» **Short exercise A**
Answer these questions about the forum thread on logging in to boot-only FreeBSD, one answer a line:
(i) What does SirDice suggest trying at the login?
(ii) How many pages long does jacatone say the NetBSD install instructions are?
(iii) Which two packaged Linux distributions does drhowarddrfine name?

# What's the username/password for boot only BSD



## jacatone (Aug 9, 2012)

Thought I'd just try the boot only FreeBSD before committing to a full install but it's asking for a login and password. Anyone know what they are? Thanks.


----------



## SirDice (Aug 9, 2012)

Try root with no password.


----------



## jacatone (Aug 10, 2012)

Tried that, still asks for a password. While Linux tries to make the user experience easy, Unix seems to go the opposite direction. Just installing these various free BSD distros are ridiculously hard. The install instructions for NetBSD is 29 pages long. Really?


----------



## drhowarddrfine (Aug 10, 2012)

jacatone said:
			
		

> Tried that, still asks for a password.


Try just hitting return.





> While Linux tries to make the user experience easy, Unix seems to go the opposite direction. Just installing these various free BSD distros are ridiculously hard. The install instructions for NetBSD is 29 pages long. Really?


BSD is a professional operating system with its roots directly in Unix. It allows you to do anything and everything and you have access to all of it so learning all that quickly is not going to happen. 

What you are experiencing with Linux is probably packaged distributions, such as Ubuntu or Mint, that have nothing to do with Linux itself and are similar to our PC-BSD. Perhaps that is where you should start.


----------



## jacatone (Aug 10, 2012)

Yeah, I'd really like to try Unix since I'm pretty familiar with Ubuntu and Mint. Just getting past the install process is a major hurdle.


----------

» **Data extract**
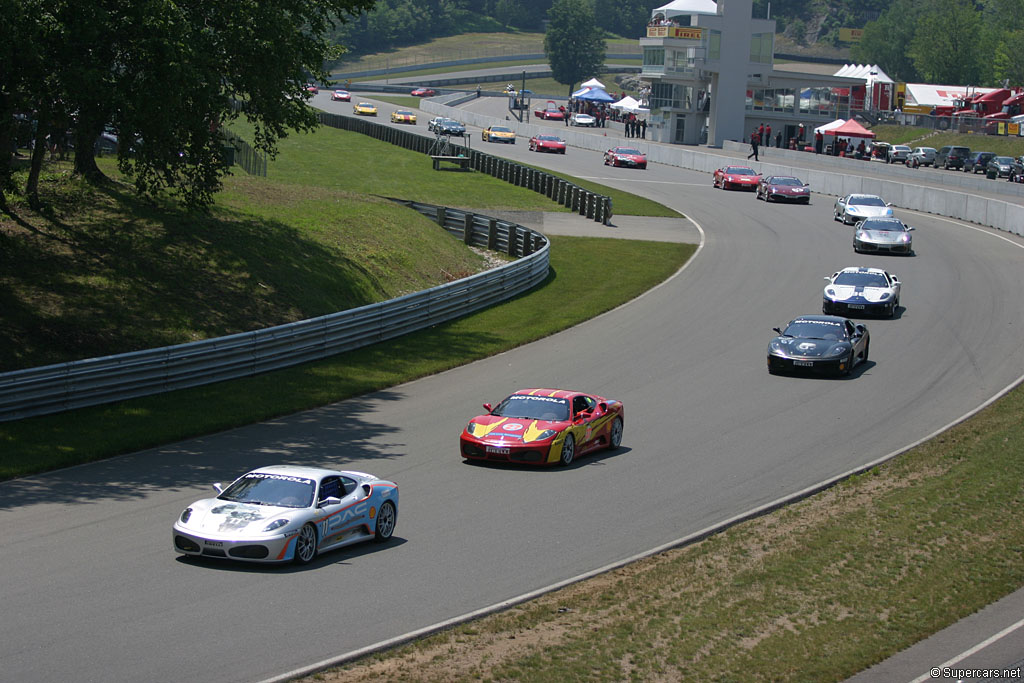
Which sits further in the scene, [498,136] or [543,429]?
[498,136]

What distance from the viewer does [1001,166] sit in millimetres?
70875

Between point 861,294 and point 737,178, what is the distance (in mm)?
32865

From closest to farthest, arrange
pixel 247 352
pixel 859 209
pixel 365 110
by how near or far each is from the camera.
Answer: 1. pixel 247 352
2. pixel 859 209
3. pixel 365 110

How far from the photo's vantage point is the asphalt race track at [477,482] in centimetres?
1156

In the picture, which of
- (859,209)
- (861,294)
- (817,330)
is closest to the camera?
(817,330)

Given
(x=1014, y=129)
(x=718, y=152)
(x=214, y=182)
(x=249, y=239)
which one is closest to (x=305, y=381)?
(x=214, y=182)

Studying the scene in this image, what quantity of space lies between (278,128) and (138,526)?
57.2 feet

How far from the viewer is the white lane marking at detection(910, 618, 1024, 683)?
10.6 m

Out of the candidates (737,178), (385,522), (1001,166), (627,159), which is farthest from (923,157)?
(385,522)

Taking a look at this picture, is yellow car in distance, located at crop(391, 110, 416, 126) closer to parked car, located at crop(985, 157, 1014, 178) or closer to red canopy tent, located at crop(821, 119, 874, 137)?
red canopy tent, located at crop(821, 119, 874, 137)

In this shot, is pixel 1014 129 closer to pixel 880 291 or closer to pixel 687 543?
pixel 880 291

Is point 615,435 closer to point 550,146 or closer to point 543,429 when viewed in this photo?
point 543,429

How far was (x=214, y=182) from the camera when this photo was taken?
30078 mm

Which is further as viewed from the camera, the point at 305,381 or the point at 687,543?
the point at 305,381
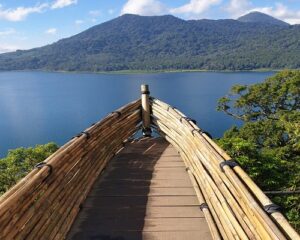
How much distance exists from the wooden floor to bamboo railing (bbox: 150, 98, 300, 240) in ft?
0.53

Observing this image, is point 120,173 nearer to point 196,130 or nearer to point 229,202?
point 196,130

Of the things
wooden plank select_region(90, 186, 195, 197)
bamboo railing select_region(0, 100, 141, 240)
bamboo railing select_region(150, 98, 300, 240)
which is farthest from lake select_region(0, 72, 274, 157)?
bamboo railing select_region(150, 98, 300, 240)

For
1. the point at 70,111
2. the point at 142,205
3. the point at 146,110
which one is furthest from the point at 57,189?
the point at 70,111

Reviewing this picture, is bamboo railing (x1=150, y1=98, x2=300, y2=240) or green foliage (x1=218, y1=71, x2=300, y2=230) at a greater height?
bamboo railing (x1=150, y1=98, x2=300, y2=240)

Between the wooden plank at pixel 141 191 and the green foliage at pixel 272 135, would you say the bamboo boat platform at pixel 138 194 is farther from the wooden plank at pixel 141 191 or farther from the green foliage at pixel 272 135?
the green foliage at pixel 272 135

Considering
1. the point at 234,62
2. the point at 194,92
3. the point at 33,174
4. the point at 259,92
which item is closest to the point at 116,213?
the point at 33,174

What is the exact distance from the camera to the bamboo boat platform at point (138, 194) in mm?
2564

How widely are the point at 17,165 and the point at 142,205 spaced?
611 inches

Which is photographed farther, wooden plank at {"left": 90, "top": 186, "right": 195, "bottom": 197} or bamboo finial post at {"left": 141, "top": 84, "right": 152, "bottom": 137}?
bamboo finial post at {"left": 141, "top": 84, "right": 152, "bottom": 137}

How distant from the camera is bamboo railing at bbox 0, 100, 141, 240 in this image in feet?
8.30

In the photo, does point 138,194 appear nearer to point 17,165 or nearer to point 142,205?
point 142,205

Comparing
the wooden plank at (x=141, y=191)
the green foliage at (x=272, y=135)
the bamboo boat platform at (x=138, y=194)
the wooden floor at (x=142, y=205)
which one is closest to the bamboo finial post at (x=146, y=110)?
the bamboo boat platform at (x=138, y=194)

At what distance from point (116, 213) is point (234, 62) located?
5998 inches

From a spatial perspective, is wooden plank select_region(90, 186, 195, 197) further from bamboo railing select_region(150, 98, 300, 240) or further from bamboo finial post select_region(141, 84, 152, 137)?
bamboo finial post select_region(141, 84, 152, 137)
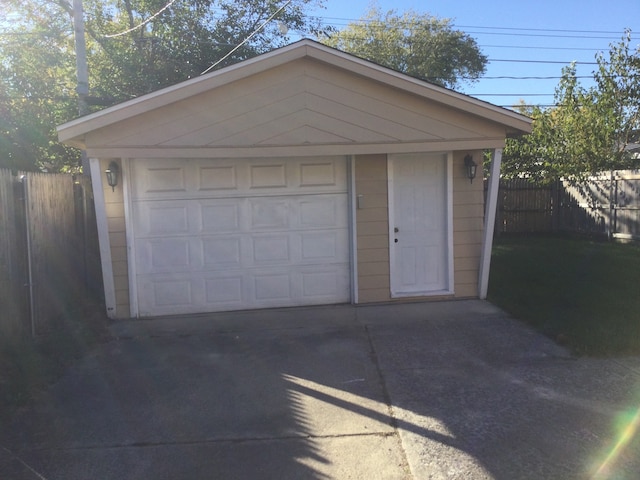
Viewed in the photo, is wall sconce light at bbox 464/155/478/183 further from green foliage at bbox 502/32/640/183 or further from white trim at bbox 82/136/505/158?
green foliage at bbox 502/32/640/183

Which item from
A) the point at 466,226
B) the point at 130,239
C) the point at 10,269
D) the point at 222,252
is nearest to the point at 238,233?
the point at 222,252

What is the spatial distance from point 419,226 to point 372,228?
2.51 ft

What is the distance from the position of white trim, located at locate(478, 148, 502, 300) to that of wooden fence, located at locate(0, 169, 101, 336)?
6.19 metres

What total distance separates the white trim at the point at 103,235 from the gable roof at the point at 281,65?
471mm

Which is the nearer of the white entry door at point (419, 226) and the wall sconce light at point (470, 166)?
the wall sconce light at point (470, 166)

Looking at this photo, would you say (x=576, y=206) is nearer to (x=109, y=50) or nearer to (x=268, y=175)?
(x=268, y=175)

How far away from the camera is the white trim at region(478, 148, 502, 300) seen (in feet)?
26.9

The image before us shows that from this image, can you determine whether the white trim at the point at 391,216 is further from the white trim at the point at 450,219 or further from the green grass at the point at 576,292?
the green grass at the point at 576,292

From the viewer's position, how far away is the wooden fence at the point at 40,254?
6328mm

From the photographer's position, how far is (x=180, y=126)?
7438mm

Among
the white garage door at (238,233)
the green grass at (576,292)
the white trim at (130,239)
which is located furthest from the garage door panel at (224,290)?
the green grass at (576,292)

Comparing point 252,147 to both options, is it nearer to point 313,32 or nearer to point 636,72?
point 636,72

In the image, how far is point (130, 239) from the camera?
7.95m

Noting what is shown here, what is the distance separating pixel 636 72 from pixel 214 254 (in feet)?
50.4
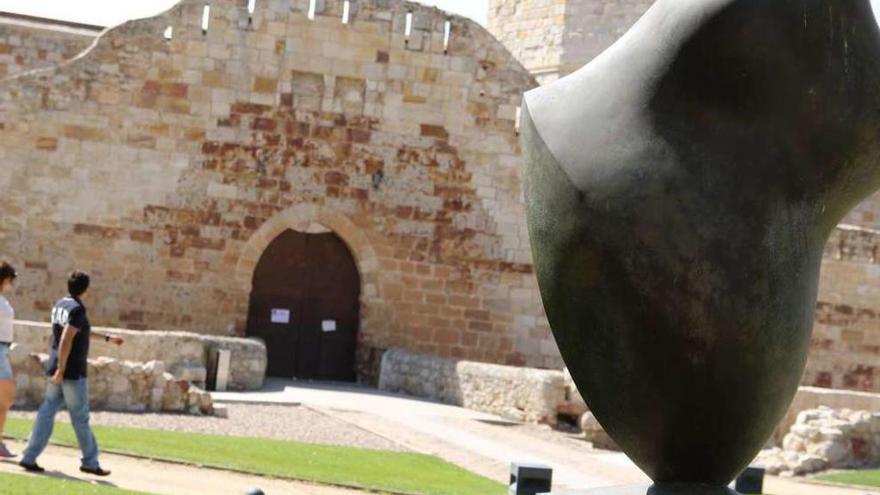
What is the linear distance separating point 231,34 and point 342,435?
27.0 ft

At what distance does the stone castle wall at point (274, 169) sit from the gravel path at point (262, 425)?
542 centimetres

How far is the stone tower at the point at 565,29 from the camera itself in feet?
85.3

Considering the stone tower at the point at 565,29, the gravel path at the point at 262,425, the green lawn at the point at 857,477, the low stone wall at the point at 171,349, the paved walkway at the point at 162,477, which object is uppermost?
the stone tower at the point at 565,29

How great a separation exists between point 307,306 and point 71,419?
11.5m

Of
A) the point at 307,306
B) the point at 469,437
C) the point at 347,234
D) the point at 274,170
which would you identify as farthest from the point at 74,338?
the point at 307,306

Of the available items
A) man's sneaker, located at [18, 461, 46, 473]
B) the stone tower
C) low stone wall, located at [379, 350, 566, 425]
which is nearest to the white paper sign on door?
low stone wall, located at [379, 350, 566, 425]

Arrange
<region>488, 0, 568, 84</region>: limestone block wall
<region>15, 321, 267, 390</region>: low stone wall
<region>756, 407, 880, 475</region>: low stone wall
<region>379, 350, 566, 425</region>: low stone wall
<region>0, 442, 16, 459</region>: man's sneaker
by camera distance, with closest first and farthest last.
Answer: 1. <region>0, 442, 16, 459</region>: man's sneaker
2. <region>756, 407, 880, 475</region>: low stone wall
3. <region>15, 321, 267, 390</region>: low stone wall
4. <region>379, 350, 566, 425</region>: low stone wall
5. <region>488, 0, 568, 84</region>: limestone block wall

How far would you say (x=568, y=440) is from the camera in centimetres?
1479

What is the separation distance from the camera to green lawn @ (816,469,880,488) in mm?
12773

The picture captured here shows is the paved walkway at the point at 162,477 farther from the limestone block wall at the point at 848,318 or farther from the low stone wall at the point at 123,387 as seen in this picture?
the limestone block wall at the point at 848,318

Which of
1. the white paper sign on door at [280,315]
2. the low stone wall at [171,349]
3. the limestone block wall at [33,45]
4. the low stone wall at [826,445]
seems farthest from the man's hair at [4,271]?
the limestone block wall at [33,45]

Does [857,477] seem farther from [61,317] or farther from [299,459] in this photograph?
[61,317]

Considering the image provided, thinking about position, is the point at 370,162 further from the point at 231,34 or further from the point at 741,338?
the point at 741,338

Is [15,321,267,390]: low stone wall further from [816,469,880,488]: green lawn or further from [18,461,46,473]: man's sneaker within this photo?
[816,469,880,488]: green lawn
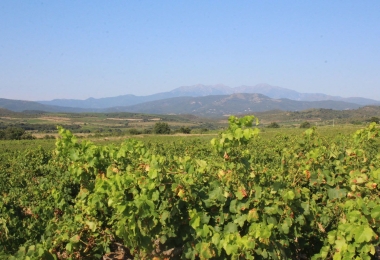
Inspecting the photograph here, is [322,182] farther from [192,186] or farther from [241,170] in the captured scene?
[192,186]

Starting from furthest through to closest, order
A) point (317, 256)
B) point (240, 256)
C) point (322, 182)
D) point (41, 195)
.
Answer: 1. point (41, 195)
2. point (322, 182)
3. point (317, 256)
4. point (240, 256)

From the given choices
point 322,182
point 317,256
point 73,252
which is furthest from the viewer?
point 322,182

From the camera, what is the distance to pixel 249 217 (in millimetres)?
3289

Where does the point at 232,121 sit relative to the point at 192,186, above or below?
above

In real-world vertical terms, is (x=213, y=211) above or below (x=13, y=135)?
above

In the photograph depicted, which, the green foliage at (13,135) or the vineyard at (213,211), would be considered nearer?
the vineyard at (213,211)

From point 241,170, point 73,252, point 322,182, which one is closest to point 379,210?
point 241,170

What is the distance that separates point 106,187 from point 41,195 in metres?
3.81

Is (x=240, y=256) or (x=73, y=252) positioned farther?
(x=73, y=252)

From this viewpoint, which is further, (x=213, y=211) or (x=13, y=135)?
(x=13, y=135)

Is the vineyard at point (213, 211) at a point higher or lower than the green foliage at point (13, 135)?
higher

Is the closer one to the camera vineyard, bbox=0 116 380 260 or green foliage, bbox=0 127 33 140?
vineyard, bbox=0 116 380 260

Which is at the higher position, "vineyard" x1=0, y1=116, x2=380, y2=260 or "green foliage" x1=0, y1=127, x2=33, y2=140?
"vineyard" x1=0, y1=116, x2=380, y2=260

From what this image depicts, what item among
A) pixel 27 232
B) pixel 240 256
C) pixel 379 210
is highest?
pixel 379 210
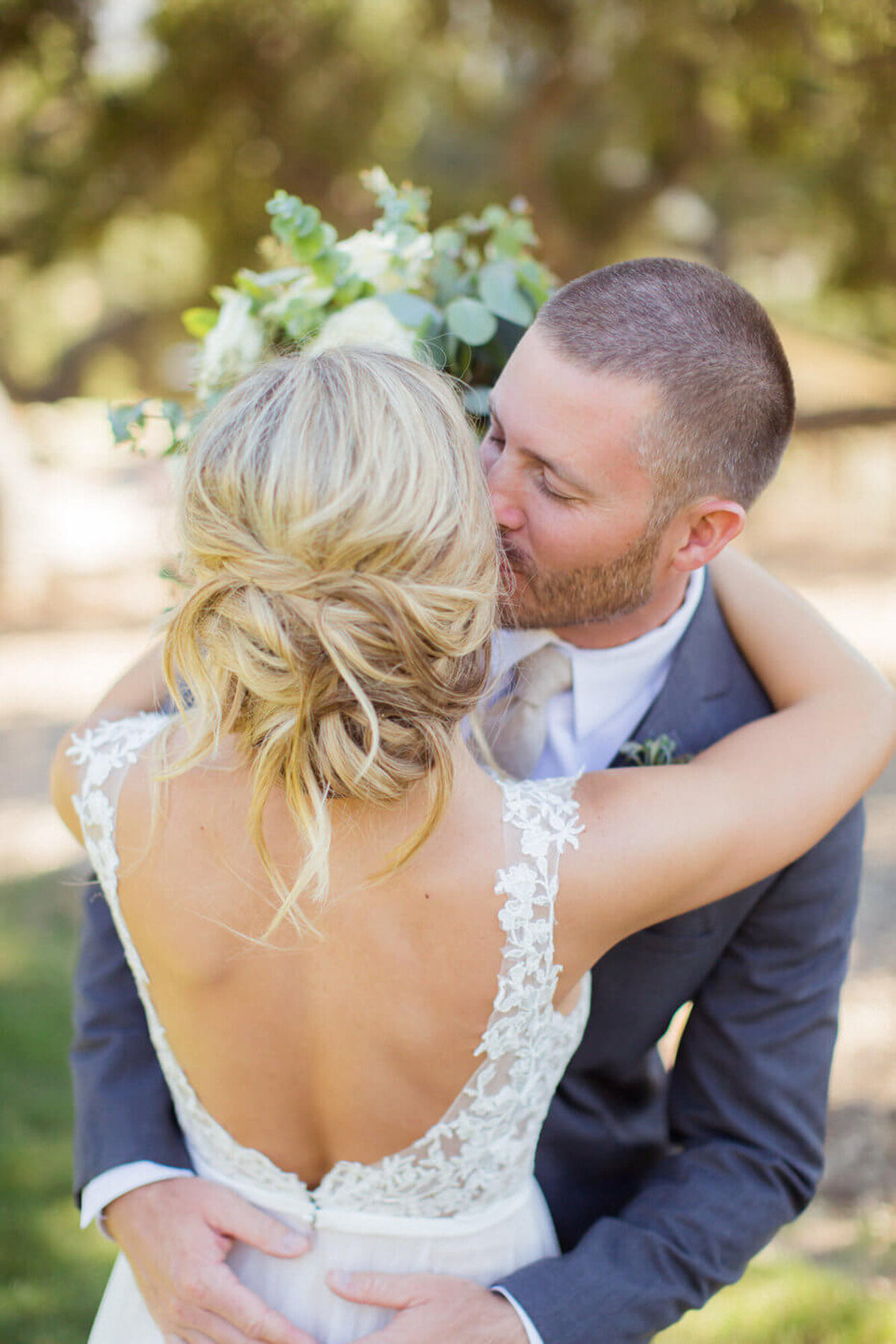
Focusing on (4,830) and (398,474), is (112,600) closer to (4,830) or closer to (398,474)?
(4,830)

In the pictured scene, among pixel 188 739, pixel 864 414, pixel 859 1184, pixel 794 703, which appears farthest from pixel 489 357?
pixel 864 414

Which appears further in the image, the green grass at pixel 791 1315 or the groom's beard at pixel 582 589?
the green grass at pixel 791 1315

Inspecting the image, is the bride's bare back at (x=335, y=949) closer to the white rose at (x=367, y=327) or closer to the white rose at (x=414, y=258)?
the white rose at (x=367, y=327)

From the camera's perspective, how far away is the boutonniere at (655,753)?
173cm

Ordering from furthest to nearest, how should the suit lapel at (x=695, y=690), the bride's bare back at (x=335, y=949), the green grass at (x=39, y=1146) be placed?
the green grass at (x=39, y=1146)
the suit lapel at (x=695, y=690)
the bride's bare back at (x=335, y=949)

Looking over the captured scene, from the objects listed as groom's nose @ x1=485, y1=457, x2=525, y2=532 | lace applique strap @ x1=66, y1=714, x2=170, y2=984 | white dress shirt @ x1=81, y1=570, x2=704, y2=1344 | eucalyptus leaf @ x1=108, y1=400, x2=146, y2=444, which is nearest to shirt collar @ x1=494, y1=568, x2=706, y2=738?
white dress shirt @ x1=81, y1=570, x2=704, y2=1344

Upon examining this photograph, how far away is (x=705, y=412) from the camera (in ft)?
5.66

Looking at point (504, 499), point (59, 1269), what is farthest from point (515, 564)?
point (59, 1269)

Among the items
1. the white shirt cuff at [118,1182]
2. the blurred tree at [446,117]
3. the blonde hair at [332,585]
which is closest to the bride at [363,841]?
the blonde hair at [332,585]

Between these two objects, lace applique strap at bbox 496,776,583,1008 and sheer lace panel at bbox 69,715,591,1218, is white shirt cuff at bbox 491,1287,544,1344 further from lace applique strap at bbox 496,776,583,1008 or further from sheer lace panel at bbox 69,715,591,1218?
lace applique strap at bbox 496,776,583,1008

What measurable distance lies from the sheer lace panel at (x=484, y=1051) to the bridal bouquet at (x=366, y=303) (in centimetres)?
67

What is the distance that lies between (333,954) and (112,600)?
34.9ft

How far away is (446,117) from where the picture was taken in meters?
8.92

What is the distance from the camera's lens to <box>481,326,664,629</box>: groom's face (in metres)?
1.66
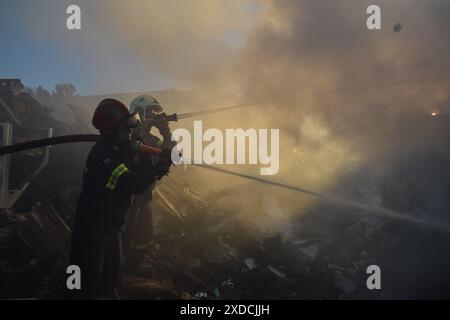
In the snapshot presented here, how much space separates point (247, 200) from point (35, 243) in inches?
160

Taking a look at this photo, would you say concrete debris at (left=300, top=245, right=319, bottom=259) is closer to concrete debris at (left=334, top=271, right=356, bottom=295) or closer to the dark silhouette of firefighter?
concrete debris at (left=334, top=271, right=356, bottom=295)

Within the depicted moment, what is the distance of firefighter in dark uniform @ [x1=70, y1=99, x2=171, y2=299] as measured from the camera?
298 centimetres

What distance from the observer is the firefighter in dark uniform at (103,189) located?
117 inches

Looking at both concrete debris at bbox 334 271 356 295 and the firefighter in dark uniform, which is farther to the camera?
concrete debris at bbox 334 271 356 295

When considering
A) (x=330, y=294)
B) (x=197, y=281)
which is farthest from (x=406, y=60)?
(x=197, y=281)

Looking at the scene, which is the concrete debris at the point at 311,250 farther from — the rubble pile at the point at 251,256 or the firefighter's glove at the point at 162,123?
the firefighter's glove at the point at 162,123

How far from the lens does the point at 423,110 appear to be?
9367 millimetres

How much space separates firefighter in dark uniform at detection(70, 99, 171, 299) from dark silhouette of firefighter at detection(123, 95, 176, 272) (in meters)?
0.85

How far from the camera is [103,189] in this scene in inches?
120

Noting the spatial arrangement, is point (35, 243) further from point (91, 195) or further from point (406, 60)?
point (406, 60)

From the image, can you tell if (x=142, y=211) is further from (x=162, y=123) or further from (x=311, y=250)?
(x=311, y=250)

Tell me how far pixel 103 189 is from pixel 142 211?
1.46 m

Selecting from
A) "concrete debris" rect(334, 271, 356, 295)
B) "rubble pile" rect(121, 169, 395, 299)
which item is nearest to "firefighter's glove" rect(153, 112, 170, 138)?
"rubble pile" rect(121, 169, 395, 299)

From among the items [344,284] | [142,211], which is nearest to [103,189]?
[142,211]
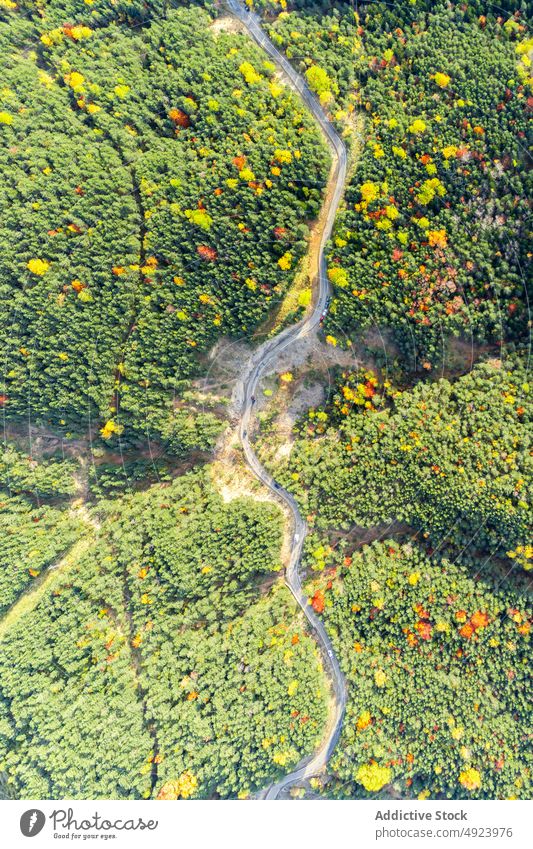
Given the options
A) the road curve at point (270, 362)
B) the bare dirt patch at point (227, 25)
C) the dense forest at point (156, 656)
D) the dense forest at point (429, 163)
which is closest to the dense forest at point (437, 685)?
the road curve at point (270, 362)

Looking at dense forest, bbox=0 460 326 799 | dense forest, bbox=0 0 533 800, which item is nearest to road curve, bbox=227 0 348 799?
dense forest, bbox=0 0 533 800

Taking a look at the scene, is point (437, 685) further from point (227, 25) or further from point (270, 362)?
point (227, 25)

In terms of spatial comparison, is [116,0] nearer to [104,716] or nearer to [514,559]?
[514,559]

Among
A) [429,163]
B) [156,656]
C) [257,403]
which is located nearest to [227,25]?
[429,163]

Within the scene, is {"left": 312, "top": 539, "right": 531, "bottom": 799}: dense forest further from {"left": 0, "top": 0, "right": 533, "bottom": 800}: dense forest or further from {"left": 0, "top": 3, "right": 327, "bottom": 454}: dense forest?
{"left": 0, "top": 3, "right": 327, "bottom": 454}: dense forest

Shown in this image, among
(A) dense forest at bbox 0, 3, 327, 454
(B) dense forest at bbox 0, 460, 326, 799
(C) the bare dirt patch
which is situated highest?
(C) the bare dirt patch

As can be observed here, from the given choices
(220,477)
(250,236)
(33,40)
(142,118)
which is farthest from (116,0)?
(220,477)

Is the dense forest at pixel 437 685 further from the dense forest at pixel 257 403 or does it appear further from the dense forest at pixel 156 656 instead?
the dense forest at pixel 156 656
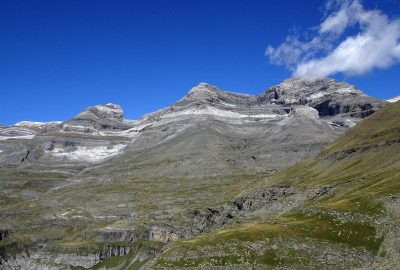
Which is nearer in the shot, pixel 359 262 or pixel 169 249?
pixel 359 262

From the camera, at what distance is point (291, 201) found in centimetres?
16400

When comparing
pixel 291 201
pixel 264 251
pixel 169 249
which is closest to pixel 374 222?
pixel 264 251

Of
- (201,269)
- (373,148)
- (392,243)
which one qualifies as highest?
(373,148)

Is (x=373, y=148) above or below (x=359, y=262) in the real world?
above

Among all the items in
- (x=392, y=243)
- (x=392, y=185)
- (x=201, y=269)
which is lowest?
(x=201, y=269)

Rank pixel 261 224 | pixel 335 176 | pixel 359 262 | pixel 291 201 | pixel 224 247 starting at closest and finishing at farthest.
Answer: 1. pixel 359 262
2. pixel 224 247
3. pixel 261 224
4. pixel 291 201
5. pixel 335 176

» **Short exercise B**
How many lines in the rows contain the word "highest"? Reply with the number only.

» **Full output A**
(i) Root with no password.
(ii) 29 pages.
(iii) Ubuntu and Mint.

» **Full output B**
3